From “Strange Bedfellows: African Americans and the Mormon Church”, emphasis in yellow is mine.
African Americans in California voted disproportionately in favor of Proposition 8, joining other demographic groups–the elderly, the rural, the religious, Hispanics–to help write discrimination into California’s constitution. Seventy percent of African-American voters approved Prop 8, according to exit polls, compared to 53 percent of Latino voters, 49 percent of white voters, and 49 percent of Asian voters. African-American women backed Prop 8 by nearly 75 percent.
I’m thrilled that we’ve just elected our first African-American president. I cried when CNN called it for Obama. I cried reading the papers the morning after. I started crying again when my son came down to breakfast and asked me why I wasn’t crying “like the last time” we elected a president. And I wasn’t the only one out there weeping for joy: This was a historic election.
But the African-American community’s reinforcement of bigotry against gays and lesbians sounded a discordant note on an otherwise inspiring night. Writing this online the next day brought charges of racism down on my head, but here it is in print: The relative handful of racist white gays and lesbians–and they’re out there, and I think they’re scum–are not a bigger problem for African Americans, gay and straight, than the huge numbers of homophobic African Americans are for gay Americans, whatever their color. (Read that carefully: I did not say that black homophobia is a bigger problem than white racism; I said that the huge numbers of African-American homophobes are a bigger problem for gays and lesbians–including gays and lesbians of color–than the comparatively small number of racist gays and lesbians.
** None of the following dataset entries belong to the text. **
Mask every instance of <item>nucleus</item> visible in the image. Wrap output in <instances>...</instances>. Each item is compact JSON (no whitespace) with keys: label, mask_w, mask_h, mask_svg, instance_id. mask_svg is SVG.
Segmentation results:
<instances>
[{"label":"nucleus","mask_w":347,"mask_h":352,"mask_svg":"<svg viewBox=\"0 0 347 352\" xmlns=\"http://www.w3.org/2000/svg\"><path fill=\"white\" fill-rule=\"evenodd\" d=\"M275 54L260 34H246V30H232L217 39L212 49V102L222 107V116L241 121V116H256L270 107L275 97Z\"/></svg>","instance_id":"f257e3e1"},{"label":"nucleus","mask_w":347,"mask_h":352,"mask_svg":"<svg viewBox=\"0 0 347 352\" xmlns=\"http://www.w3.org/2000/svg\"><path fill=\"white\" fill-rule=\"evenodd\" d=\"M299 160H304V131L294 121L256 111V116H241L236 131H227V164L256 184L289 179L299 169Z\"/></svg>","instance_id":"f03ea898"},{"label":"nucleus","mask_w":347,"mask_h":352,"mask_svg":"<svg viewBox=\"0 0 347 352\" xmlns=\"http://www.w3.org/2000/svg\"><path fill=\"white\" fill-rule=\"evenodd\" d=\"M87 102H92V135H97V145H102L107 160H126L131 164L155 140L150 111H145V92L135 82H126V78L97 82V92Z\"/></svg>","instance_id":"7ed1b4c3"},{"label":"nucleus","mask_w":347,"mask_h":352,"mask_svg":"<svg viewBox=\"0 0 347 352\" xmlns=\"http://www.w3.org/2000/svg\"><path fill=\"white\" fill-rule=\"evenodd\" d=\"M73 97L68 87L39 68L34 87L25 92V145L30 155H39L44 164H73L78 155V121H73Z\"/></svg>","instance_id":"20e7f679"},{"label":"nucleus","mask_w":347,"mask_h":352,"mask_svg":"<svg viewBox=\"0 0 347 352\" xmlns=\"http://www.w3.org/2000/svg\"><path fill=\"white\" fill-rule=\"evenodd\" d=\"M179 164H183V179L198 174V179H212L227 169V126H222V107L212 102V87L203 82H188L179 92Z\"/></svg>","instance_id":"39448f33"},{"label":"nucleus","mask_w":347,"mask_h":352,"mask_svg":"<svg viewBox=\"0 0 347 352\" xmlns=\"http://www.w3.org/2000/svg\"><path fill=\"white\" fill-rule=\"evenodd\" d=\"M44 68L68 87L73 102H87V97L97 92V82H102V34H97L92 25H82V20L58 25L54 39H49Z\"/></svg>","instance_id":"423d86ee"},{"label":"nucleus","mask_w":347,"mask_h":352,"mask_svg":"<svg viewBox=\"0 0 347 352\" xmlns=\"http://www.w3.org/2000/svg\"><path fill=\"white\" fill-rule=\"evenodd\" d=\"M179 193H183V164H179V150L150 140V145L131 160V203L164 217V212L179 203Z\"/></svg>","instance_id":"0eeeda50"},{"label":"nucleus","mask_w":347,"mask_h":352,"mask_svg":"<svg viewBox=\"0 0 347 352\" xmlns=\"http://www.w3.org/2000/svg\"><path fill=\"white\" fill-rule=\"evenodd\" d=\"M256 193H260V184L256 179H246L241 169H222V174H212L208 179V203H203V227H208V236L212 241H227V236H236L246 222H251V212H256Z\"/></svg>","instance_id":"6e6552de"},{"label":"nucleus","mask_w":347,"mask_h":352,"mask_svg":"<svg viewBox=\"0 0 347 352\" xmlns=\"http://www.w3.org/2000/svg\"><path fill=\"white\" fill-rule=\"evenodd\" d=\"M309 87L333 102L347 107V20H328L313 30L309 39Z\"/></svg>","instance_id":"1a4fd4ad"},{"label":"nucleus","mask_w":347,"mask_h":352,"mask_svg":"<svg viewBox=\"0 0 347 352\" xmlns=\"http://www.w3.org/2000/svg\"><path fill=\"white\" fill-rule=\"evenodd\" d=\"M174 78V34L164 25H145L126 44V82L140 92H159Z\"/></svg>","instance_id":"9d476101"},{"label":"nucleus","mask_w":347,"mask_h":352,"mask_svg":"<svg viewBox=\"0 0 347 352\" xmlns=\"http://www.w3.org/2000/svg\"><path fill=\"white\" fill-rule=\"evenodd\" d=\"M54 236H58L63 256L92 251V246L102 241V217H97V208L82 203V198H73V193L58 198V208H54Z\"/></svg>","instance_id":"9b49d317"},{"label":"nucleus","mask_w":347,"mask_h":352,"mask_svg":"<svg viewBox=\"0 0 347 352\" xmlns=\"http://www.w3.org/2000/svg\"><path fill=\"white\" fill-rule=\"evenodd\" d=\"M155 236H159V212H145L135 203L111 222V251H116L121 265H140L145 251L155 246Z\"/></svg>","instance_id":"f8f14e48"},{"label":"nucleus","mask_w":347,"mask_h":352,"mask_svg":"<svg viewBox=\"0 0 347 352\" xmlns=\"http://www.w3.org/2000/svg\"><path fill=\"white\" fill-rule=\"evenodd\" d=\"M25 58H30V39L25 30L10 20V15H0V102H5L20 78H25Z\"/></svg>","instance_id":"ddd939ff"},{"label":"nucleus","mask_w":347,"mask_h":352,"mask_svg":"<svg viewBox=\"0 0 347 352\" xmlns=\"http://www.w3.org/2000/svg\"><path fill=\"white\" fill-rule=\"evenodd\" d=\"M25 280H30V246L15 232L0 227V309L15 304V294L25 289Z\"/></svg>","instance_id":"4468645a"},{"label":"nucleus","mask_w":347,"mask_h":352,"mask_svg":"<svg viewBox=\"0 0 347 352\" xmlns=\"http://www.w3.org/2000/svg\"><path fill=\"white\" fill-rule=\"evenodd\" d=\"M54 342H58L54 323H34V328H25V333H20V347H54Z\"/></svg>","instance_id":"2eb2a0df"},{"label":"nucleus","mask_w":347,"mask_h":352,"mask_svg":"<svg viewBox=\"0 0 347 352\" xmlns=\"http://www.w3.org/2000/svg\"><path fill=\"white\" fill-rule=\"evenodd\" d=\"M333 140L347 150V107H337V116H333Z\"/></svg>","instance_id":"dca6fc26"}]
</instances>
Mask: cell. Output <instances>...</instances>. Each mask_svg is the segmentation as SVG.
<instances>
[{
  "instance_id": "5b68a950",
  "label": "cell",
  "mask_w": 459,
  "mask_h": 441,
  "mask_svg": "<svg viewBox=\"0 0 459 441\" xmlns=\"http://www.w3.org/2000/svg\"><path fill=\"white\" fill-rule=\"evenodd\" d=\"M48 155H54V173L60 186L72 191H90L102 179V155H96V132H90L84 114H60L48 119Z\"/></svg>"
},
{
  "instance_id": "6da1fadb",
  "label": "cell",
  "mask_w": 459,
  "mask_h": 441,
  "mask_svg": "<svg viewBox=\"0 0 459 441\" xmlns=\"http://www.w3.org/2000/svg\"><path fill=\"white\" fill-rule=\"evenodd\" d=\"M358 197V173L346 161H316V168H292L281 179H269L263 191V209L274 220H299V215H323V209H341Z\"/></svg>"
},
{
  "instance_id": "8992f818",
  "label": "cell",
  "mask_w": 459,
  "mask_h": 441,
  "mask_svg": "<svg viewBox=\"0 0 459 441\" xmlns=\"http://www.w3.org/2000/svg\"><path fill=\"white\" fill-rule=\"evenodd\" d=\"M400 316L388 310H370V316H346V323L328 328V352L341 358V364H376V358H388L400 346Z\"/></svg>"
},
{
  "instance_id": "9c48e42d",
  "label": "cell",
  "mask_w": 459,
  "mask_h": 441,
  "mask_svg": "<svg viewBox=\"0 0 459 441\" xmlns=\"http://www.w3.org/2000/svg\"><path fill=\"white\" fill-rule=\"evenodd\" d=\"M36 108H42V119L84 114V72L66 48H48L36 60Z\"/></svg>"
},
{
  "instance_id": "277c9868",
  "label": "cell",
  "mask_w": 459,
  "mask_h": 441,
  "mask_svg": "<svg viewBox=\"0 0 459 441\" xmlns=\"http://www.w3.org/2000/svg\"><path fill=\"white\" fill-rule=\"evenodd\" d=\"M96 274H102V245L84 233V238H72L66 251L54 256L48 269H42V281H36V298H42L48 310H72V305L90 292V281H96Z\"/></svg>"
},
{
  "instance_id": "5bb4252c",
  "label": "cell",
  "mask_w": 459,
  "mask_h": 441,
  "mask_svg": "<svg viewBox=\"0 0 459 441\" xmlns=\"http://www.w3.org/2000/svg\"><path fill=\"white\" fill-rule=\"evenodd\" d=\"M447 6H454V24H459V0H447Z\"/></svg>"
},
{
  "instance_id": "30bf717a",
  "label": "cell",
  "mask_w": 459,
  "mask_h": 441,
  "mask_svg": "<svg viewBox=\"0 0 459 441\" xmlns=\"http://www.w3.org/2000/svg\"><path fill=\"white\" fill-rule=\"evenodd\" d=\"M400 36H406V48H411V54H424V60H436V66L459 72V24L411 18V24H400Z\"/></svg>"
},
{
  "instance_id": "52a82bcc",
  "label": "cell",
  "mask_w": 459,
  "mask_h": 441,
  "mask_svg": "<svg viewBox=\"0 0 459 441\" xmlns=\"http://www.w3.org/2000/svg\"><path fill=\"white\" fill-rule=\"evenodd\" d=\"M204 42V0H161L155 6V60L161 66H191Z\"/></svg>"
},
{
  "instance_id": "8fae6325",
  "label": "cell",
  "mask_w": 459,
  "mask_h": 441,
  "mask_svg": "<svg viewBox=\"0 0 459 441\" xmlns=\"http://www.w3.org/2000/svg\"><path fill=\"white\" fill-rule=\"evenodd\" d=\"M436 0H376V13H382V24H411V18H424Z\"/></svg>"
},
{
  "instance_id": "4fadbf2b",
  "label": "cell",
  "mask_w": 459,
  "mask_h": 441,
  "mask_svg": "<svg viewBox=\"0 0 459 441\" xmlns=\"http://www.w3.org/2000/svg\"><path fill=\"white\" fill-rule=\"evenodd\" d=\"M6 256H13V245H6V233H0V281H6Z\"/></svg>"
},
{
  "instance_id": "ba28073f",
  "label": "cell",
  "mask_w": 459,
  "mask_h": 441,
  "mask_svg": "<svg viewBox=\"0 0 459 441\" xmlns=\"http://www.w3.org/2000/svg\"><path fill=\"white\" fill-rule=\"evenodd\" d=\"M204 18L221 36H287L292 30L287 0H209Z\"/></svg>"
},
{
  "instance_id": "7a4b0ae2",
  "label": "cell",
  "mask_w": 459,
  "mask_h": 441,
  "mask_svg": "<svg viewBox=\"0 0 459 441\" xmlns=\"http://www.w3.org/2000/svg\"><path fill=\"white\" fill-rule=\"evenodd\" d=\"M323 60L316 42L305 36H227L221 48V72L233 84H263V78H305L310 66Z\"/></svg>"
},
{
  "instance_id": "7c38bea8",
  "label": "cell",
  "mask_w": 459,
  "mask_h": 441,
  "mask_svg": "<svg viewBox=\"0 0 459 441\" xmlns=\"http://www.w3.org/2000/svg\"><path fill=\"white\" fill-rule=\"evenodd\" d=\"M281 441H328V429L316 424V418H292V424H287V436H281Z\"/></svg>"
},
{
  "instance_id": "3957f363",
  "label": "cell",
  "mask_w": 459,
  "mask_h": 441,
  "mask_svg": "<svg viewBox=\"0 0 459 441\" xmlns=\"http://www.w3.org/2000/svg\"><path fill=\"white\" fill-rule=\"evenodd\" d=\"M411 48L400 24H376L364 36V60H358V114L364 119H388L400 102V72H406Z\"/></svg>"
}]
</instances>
Which does not excuse racism among gays and lesbians, of course.)
Do I blame African Americans for the passing of Prop 8? No. But I agree with Melissa Harris-Lacewell, associate professor of politics and African-American studies at Princeton University: “They didn’t do enough work in the communities of color,” she said on The Rachel Maddow Show, referring to gay-rights groups. “On the other hand, the communities of color demonstrated an awfully bigoted vote.” Gays and lesbians have work to do, and straight African Americans have bigotry to get past.
The rest of the article continues with issue against the Mormon Church. The idea that Mormons are scum because the Mormon Church encouraged financial support of Proposition 8 is ludicrous. On that basis, gays should also revile Catholics and Evangelicals for financially supporting bans on same-sex marriages. Or Hinduism. Or Islam. Go Wicca!
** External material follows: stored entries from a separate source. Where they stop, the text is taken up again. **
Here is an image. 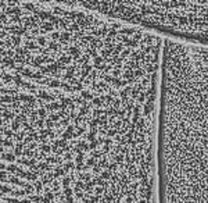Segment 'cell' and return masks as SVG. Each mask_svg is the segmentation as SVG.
Masks as SVG:
<instances>
[{"label":"cell","mask_w":208,"mask_h":203,"mask_svg":"<svg viewBox=\"0 0 208 203\" xmlns=\"http://www.w3.org/2000/svg\"><path fill=\"white\" fill-rule=\"evenodd\" d=\"M50 93L0 98V203H22L49 121Z\"/></svg>","instance_id":"cell-1"},{"label":"cell","mask_w":208,"mask_h":203,"mask_svg":"<svg viewBox=\"0 0 208 203\" xmlns=\"http://www.w3.org/2000/svg\"><path fill=\"white\" fill-rule=\"evenodd\" d=\"M158 152L160 203H208V122L171 135Z\"/></svg>","instance_id":"cell-2"}]
</instances>
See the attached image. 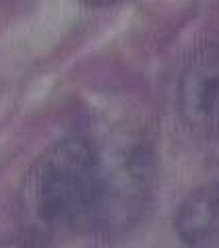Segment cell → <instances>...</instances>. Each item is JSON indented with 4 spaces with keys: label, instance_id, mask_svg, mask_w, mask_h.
<instances>
[{
    "label": "cell",
    "instance_id": "1",
    "mask_svg": "<svg viewBox=\"0 0 219 248\" xmlns=\"http://www.w3.org/2000/svg\"><path fill=\"white\" fill-rule=\"evenodd\" d=\"M104 164L83 139L70 137L48 147L23 184L25 219L42 232H68L97 223Z\"/></svg>",
    "mask_w": 219,
    "mask_h": 248
},
{
    "label": "cell",
    "instance_id": "2",
    "mask_svg": "<svg viewBox=\"0 0 219 248\" xmlns=\"http://www.w3.org/2000/svg\"><path fill=\"white\" fill-rule=\"evenodd\" d=\"M180 114L197 135L219 139V50L205 48L180 81Z\"/></svg>",
    "mask_w": 219,
    "mask_h": 248
},
{
    "label": "cell",
    "instance_id": "3",
    "mask_svg": "<svg viewBox=\"0 0 219 248\" xmlns=\"http://www.w3.org/2000/svg\"><path fill=\"white\" fill-rule=\"evenodd\" d=\"M176 234L188 248H213L219 244V180L194 190L180 205Z\"/></svg>",
    "mask_w": 219,
    "mask_h": 248
},
{
    "label": "cell",
    "instance_id": "4",
    "mask_svg": "<svg viewBox=\"0 0 219 248\" xmlns=\"http://www.w3.org/2000/svg\"><path fill=\"white\" fill-rule=\"evenodd\" d=\"M79 2L87 4V6H110V4L118 2V0H79Z\"/></svg>",
    "mask_w": 219,
    "mask_h": 248
},
{
    "label": "cell",
    "instance_id": "5",
    "mask_svg": "<svg viewBox=\"0 0 219 248\" xmlns=\"http://www.w3.org/2000/svg\"><path fill=\"white\" fill-rule=\"evenodd\" d=\"M0 248H21V246H15V244H4V246H0Z\"/></svg>",
    "mask_w": 219,
    "mask_h": 248
}]
</instances>
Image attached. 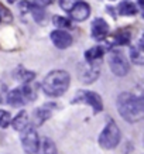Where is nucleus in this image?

Back to Dan’s article. He opens with a general statistic about exit poll results for Prop 8. The operative word here is general because we do not know the make-up of the “seventy percent” African-American vote. What are the ages of this demographic? Income? Married? Children? No children? Religious affiliation? There are too many unknown factors associated with this number, nonetheless he uses this statistic to build his case.
Next he assures his readers that he was estatic for the win of president-elect Barack Obama. I am not racist, I have black friends.
Then he states, in a somewhat convuluted manner, that the overall GLBT community should be worried about homophobic African Americans–based on a general exit poll percentage.
Does he blame African Americans for Prop 8? “No. But…” His answer was an easy one to make: either yes or no. To use a contraction after a declaration creates a conditional. This conditional is met with a quote that admonishes gays and communities of color.
Now is a good time for people to read Open letter to white activists. There are talking points in the post that are open to conjecture, but I do agree with one major point: “Stop assuming African-American support.”
Dan Savage is the Editorial Director of The Stranger, a Seattle weekly that is free because of the advertising sold to local businesses and nationwide companies. One such company is Coors Beer. Coors is notorious for its support of conservative organizations and think-tanks. The Coors family founded Castle Rock Foundation which funds other organziations such as Institute for American Values. From Media Transparency:
However, critics claim that these actions allowed the company to pose as progressive while the family and its foundation continued to fund conservative, often anti-gay, organizations and initiatives: “This strategy masked an ongoing funding pattern by the Coors family and foundation directly hostile to minorities, women and labor. The engine of that anti-minority effort is the free flow of cash to the establishment and maintenance of the Heritage Foundation, the Free Congress Foundation, the Council for National Policy, and a variety of other Religious Right and far-right organizations.” Russ Reliant and Chip Berlet quote Dr. Jean Hardisty of Political Research Associates in Cambridge, Massachusetts: “The pattern of Coors family funding and activism stands in stark contrast to the mainstream image projected by the Coors Brewing Co., whose advertising and funding reach out to the African-American, women’s and gay communities.”
Funny how a guy can admonish a general exit poll percentage and take in money from a business owned by a family that doesn’t like anyone who isn’t straight, white and male.